The cycle of vulnerability disclosure and weaponization has shattered records once again. According to a new threat intel from Amazon Web Services (AWS), state-sponsored hacking groups linked to China began actively exploiting a critical vulnerability nicknamed “React2Shell,” in popular web development frameworks mere hours after its public release.
The React2Shell vulnerability, tracked as CVE-2025-55182, affects React Server Components in React 19.x and Next.js versions 15.x and 16.x when using the App Router. The flaw carries the maximum severity score of 10.0 on the CVSS scale, enabling unauthenticated remote code execution (RCE).
The Rapid Weaponization Race
The vulnerability was publicly disclosed on Wednesday, December 3. AWS threat intelligence teams, monitoring their MadPot honeypot infrastructure, detected exploitation attempts almost immediately.
The threat actors identified in the flurry of activity are linked to known China state-nexus cyber espionage groups, including:
-
Earth Lamia: Known for targeting financial services, logistics, and government organizations across Latin America, the Middle East, and Southeast Asia.
-
Jackpot Panda: A group typically focused on East and Southeast Asian entities, often aligned with domestic security interests.
“China continues to be the most prolific source of state-sponsored cyber threat activity, with threat actors routinely operationalizing public exploits within hours or days of disclosure,” stated an AWS Security Blog post announcing the findings.
The speed of operation showcased how the window between public disclosure and active attack is now measured in minutes, not days.
Also read: China-linked RedNovember Campaign Shows Importance of Patching Edge Devices
Hacker’s New Strategy of Speed Over Precision
The AWS analysis also revealed a crucial insight into modern state-nexus tactics that threat groups are prioritizing volume and speed over technical accuracy.
Investigators observed that many attackers were attempting to use readily available, but often flawed, public Proof-of-Concept (PoC) exploits pulled from the GitHub security community. These PoCs frequently demonstrated fundamental technical misunderstandings of the flaw.
Despite the technical inadequacy, threat actors are aggressively throwing these PoCs at thousands of targets in a “volume-based approach,” hoping to catch the small percentage of vulnerable configurations. This generates significant noise in logs but successfully maximizes their chances of finding an exploitable weak link.

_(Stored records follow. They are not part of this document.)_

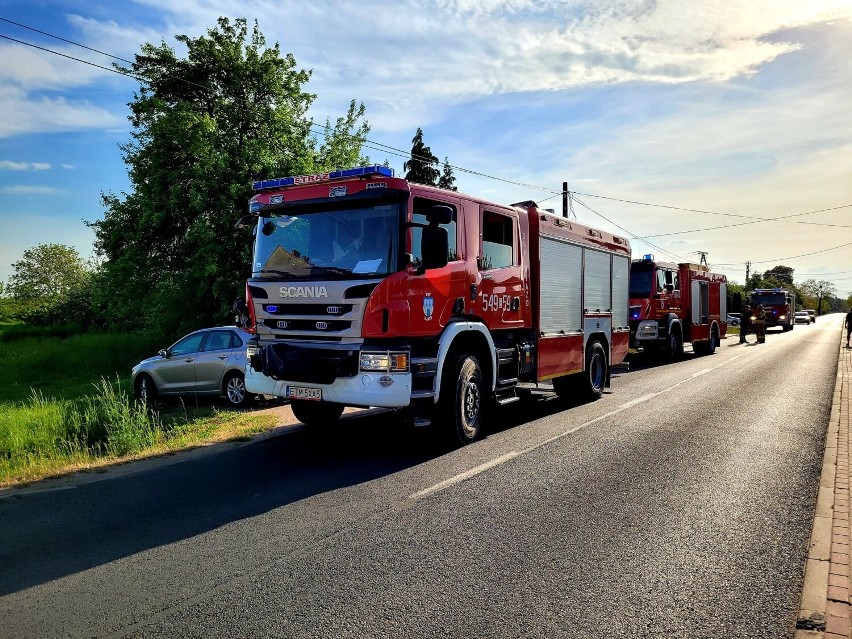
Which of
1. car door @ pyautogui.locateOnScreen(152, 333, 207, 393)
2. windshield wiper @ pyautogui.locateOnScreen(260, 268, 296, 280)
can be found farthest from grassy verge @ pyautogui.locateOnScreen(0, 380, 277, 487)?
windshield wiper @ pyautogui.locateOnScreen(260, 268, 296, 280)

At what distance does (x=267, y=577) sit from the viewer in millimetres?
3744

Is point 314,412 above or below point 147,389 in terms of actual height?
above

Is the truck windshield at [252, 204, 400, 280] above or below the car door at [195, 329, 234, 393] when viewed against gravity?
above

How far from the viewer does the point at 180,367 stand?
39.0ft

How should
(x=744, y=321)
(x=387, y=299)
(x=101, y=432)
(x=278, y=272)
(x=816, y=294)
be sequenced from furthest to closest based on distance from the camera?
1. (x=816, y=294)
2. (x=744, y=321)
3. (x=101, y=432)
4. (x=278, y=272)
5. (x=387, y=299)

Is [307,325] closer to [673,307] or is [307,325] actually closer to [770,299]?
[673,307]

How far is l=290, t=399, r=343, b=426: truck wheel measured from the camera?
27.2ft

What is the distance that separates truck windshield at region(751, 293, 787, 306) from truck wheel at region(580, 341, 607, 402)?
3910cm

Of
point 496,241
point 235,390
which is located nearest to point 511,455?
point 496,241

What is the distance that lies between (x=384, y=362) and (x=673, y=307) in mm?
16438

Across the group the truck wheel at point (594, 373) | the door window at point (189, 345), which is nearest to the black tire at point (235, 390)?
the door window at point (189, 345)

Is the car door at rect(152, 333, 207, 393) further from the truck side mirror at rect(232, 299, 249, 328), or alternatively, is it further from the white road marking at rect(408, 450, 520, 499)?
A: the white road marking at rect(408, 450, 520, 499)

Furthermore, attackers were not limiting their focus, simultaneously attempting to exploit other recent vulnerabilities, demonstrating a systematic, multi-pronged campaign to compromise targets as quickly as possible.
Call for Patching
While AWS has deployed automated protections for its managed services and customers using AWS WAF, the company is issuing an urgent warning to any entity running React or Next.js applications in their own environments (such as Amazon EC2 or containers).
The primary mitigation remains immediate patching.
“These protections aren’t substitutes for patching,” AWS warned. Developers must consult the official React and Next.js security advisories and update vulnerable applications immediately to prevent state-sponsored groups from gaining RCE access to their environments.
CVE-2025-55182 enables an attacker to achieve unauthenticated Remote Code Execution (RCE) in vulnerable versions of the following packages:
- react-server-dom-webpack
- react-server-dom-parcel
- react-server-dom-turbopack
AWS’ findings states a cautious tale that a vulnerability with a CVSS 10.0 rating in today’s times becomes a national security emergency the moment it hits the public domain.